Nothing ruins an outdoor event faster than severe weather. However, intentional planning for weather conditions is key for a successful outdoor event or meeting. Weather can be tricky and hard to predict, but with a little insight and a few tips, any event planner can be prepared for what’s in the forecast.
Most people rely on free weather apps for up-to-date weather alerts. However, they lack real-time, location-specific information, are unreliable and can’t accurately predict where and when lightning will strike. Delayed lightening detection is nearly as bad as not having it at all. It can provide a false sense of security and can be the difference between getting people to safety before it strikes and putting lives at risk. A severe weather plan should be part of the overall event plan and should include evacuation routes.

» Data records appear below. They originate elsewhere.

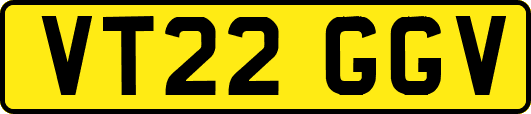 VT22GGV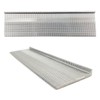 Powernail L17516 16 Gauge 1-3/4 Inch Length L-Cleat Nails for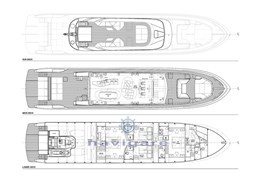 AB110 (hull #197) [hi-res]-40
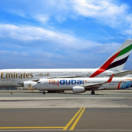 Emirates e flydubai festeggiano 5 anni di partnership
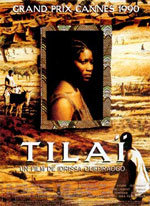 Tilaï (1990)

Every venue is different and has unique circumstances surrounding evacuation procedures and severe weather plans. Surveying a site beforehand can help identify challenges early to make necessary changes. It is equally important to identify nearby indoor structures that can accommodate the number of expected attendees in case of an evacuation. If there are not enough structures to accommodate everyone, directing them to fully-enclosed vehicles until the storm clears is often the only option.
It is important to consider the size of the crowd when setting weather criteria which will determine the timing of an evacuation. If there is a smaller crowd or the event is spread out, such as at a golf course, then the event can continue longer because it will take less time to get attendees to a safe environment. For a larger crowd or venue such as an arena, the criteria must be set so that there is enough time to evacuate the venue and get the entire crowd to safety.
If the venue doesn’t provide a weather monitoring service, there are commercial weather services such as DTN that provide meteorological support for individual events. They are highly trained (degreed and certified) meteorologists who consult on the different factors that could affect an event. They can navigate uncertainty pertaining to constantly evolving weather patterns, providing 24/7 weather counsel and informing you of unfavorable weather conditions that can impact the event.
There can be economic pressure to resume the event as soon as possible after an evacuation. An onsite meteorologist can provide expert advice and guidance in deciding when it is safe to resume. Experts can also provide logical reasoning behind why an evacuation was necessary so that there is no question as to whether it was the right call. This takes the stress of decision-making off of event staff so they can focus on other aspects.
Onsite meteorologists might not be the right fit for every event. It is still best to stray away from using a free weather app. There are two other levels of service to consider, depending on the size and budget of the event – meteorologist monitoring your event from an off-site location; or online weather monitoring and alerting that you do yourself with support from a meteorologist. These still give planners peace of mind and allows them to focus on other aspects of the event.
Investing in weather-related services is a lot like paying for car insurance. You hope you never have to use your car insurance just as you hope you won’t have to turn to a meteorologist if severe weather strikes at an event. But with both of these, you are always glad you have it when something does go wrong.